Prof Markman Ellis is Professor of Eighteenth-Century Studies at Queen Mary, University of London. He was general editor of Tea and the Tea-Table in Eighteenth-Century England (2010), and was the editor for Volume 1: Literary Representations of Tea and the Tea-Table. He the author of The Coffee-House: a cultural history (Weidenfeld & Nicolson, 2004), editor of Eighteenth-century Coffee-House Culture (4 vols, 2006), and author of several articles on coffee-houses in academic and general journals. His previous monographs include The Politics of Sensibility (Cambridge University Press, 1996), The History of Gothic Fiction (Edinburgh University Press, 2000) and further articles on slavery and literature, georgic poetry, natural history, poetry and the city, and the painter Samuel Scott. He also co-edited Discourses of Slavery and Abolition (2004), and Prostitutes and Prostitution in Eighteenth Century Culture (2011).
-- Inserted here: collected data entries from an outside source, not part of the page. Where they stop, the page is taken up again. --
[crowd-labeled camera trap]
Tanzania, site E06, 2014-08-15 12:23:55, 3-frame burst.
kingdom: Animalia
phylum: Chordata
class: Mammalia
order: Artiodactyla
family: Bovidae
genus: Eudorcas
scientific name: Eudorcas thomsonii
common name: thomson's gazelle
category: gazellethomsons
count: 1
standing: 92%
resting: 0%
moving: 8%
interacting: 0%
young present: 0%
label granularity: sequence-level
Dr Richard Coulton completed his doctoral research into early-modern horticultural networks and discourse in the Department of English at Queen Mary, University of London in 2005. Since then, he has held a Fellowship in Garden and Landscape Studies at Dumbarton Oaks, Washington D.C., as well as short-term lectureships at Queen Mary, NYU in London, Goldsmiths, and Westminster. Dr Coulton has published in the Journal of Eighteenth-Century Studies on sociability and natural history in early eighteenth-century London; and has recently completed journal articles on the cultural history of nursery-gardening, and on John Philips’s georgic poem Cyder. He was the editor of Volume 2: Tea in Natural History and Medical Writing in Tea and the Tea-Table in Eighteenth-Century England (2010). With Matthew Mauger he has pursued an occasional recreational interest in psychogeography.
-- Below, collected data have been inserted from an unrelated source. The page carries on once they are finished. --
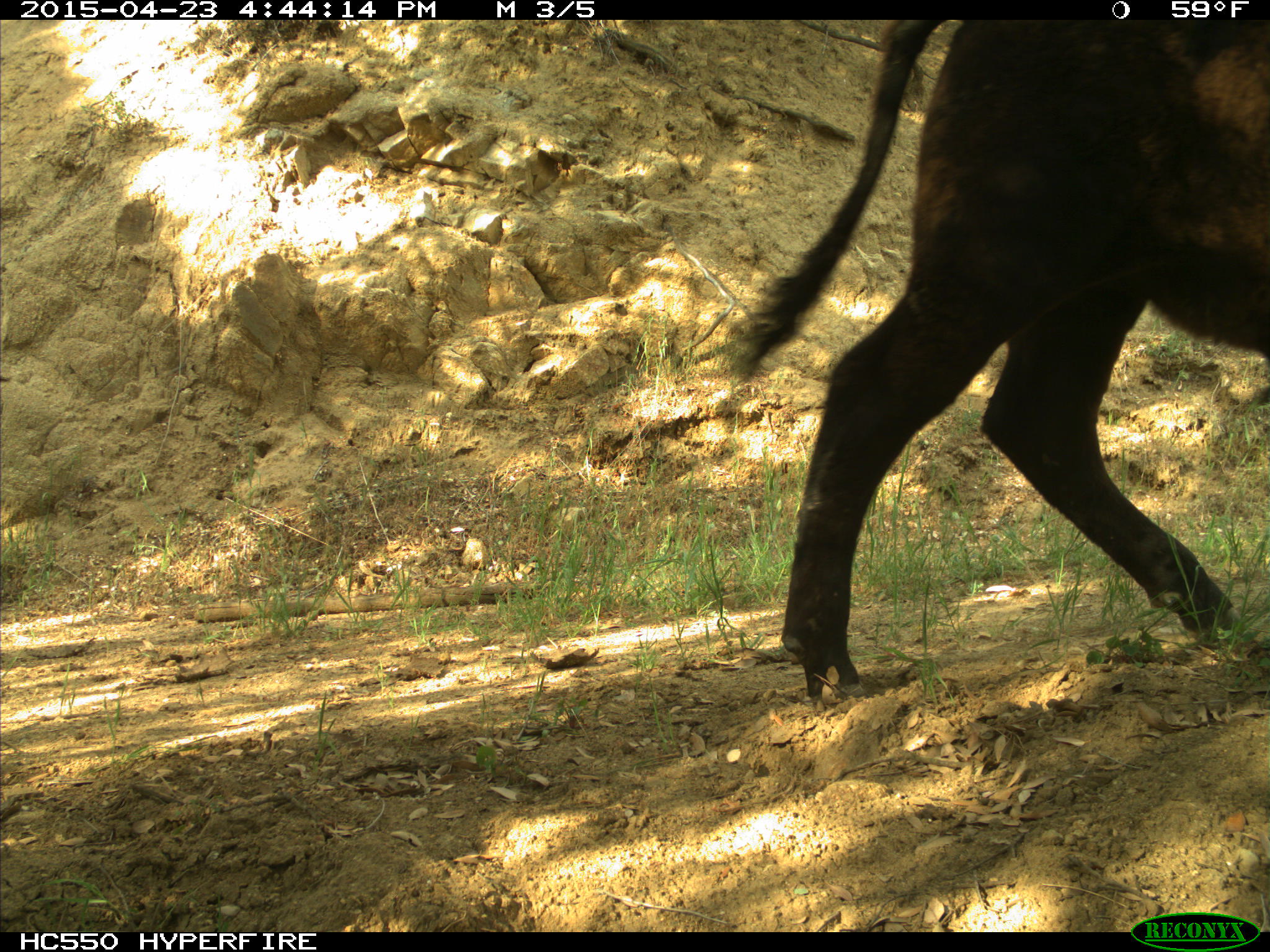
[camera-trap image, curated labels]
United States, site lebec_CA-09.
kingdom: Animalia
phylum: Chordata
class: Mammalia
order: Artiodactyla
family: Bovidae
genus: Bos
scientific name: Bos taurus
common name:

Dr Matthew Mauger’s research focuses on the literary and intellectual life of London in the eighteenth century, with a particular emphasis how Enlightenment legal debate forms an important context for artistic production in the period. His doctoral thesis, completed in 2004, argued that the life of the law was a key context for understanding William Blake’s difficult prophetic works. He has published articles on Blake’s legislative architecture, the literature of penal transportation, and the commercial innovation, mercantile life, and the history of the civic institutions of the City of London. He was the editor of Volume 3: Tea, Commerce and the East India Company in Tea and the Tea-Table in Eighteenth-Century England (2010). When he’s not drinking or thinking about tea, he is also writing a collaborative study of book theft in eighteenth-century London with Chris Reid and Richard Coulton.